PROVIDED PASSAGE below:
Brain amyloid levels can be measured in vivo using various radiotracers sensitive to brain amyloid. Proof of concept for amyloid PET in live humans was established in 2002, using 2-(1-(6-[(2-[18F]fluoroethyl)(methyl)amino]-2-naphthyl)ethylidene)malononitrile (also known as FDDNP) 10. FDDNP PET is the only commonly used amyloid probe that also highlights neurofibrillary tangles in living humans. The PET probe, N-methyl-[11C]2-(4-methylaminophenyl)-6-hydroxybenzothiazole (known more commonly as “Pittsburgh Compound B” or PIB) was introduced in 2004 11. PIB binds with high specificity to senile amyloid plaques, but does not highlight neurofibrillary tangles. It has a higher signal to noise ratio than FDDNP, but the [11C] radiotracer used to label PIB has a shorter radioactive half-life than the [18F] tracer associated with FDDNP, so scans must be performed more rapidly after probe creation. Newer amyloid PET probes include [(18)F]3′-F-PiB (flutemetamol) 12, (18)F-AV-45 (florbetapir) 13, and (18)F-AV-1 (florbetaben) 14. Like PIB, these tracers are specific to amyloid, but like FDDNP, they offer a longer half-life, improving practicality of use. All of these PET tracers are in relatively wide use, as are fluorodeoxyglucose (FDG) and perfusion PET. Along with Magnetic Resonance Imaging (MRI) and Computerized Tomography (CT) scans, these have been used to evaluate AD for two decades.

Neuropathological amyloid deposition should be distinguished from the PET measure of amyloid, which may highlight only a fraction of actual brain pathology 15. Here, “amyloid signal” refers to the PET signal designed primarily to measure brain amyloid.

Even when higher levels of amyloid signal did not relate directly cognitive performance 40, 71, some found that they still correlated with future cognitive decline, including in controls 9, 38, 40, 71. The relationship between amyloid and cognition may also vary by diagnosis. Landau and colleagues found that PIB signal was related to current global cognition in MCI, but only to future memory decline in controls 40. Similarly, others found that amyloid signal related to episodic memory in MCI, but not in AD patients or controls 66. Mormino and colleagues likewise found that PIB signal related to episodic memory in MCI, but only in one cohort (out of two) of controls 49. We examine why higher brain amyloid may relate inconsistently to cognitive performance - a key question for clinical trials where higher PIB signal is sometimes used as an enrollment criterion.

Neurodegeneration may influence how brain amyloid and cognition relate

Mormino and colleagues found that in MCI and controls, global PIB signal was related to hippocampal volume. When both the PIB index and hippocampal volume were included in the same model to predict episodic memory, hippocampal volume remained a significant predictor, but the PIB index did not. This suggests that rather than having a direct relationship with cognition, the effect of brain amyloid on cognition may be mediated by hippocampal volume 49. High amyloid signal is among the earliest AD indications, while brain atrophy and detectable cognitive changes are more dynamic later 62. This would explain why amyloid signal is more commonly related to cognition in people with MCI 40, 49, 66. In MCI, greater AD-related neurodegeneration is expected than in controls. By the time AD processes have progressed enough to cause cognitive decline, amyloid may have promoted other mechanisms that influence cognition, such as toxicity caused by neurofibrillary tangles, inflammation, or Aβ oligomers 46. The concept of neurodegeneration mediating the amyloid-cognition relationship also explains why some studies do not find a significant relationship between amyloid signal and cognition in AD patients 40, 66. Brain amyloid rises rapidly early in AD, but may plateau as cognitive decline progresses 62. Cognitive decline and other AD biomarkers such as hippocampal atrophy may continue to progress while the deposition of brain amyloid may not, resulting in a disconnection between amyloid and cognitive performance later in AD.
End of PROVIDED PASSAGE.
DATASET ENTRIES below:
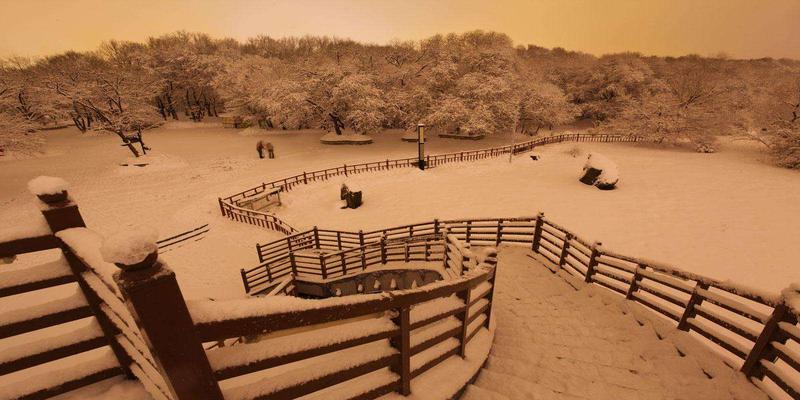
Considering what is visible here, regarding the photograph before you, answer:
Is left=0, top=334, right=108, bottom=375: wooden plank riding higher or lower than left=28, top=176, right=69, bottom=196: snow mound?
lower

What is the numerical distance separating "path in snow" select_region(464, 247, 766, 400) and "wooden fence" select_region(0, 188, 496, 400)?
1.48m

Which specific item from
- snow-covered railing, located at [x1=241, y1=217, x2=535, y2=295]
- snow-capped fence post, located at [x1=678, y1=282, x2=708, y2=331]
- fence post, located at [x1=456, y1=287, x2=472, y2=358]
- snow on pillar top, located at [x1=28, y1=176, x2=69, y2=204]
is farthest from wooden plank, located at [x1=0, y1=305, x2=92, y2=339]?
End of DATASET ENTRIES.
ASSIGNED TASK 1 = In the passage on amyloid PET, in what year was PIB introduced?
ASSIGNED TASK 2 = Name every newer amyloid PET probe that the passage on amyloid PET lists.
ASSIGNED TASK 3 = Copy the stretch of the passage on amyloid PET from "Even when higher" through "an enrollment criterion.".

TASK OUTPUT 1 = 2004

TASK OUTPUT 2 = [(18)F]3′-F-PiB (flutemetamol), (18)F-AV-45 (florbetapir), (18)F-AV-1 (florbetaben)

TASK OUTPUT 3 =
Even when higher levels of amyloid signal did not relate directly cognitive performance 40, 71, some found that they still correlated with future cognitive decline, including in controls 9, 38, 40, 71. The relationship between amyloid and cognition may also vary by diagnosis. Landau and colleagues found that PIB signal was related to current global cognition in MCI, but only to future memory decline in controls 40. Similarly, others found that amyloid signal related to episodic memory in MCI, but not in AD patients or controls 66. Mormino and colleagues likewise found that PIB signal related to episodic memory in MCI, but only in one cohort (out of two) of controls 49. We examine why higher brain amyloid may relate inconsistently to cognitive performance - a key question for clinical trials where higher PIB signal is sometimes used as an enrollment criterion.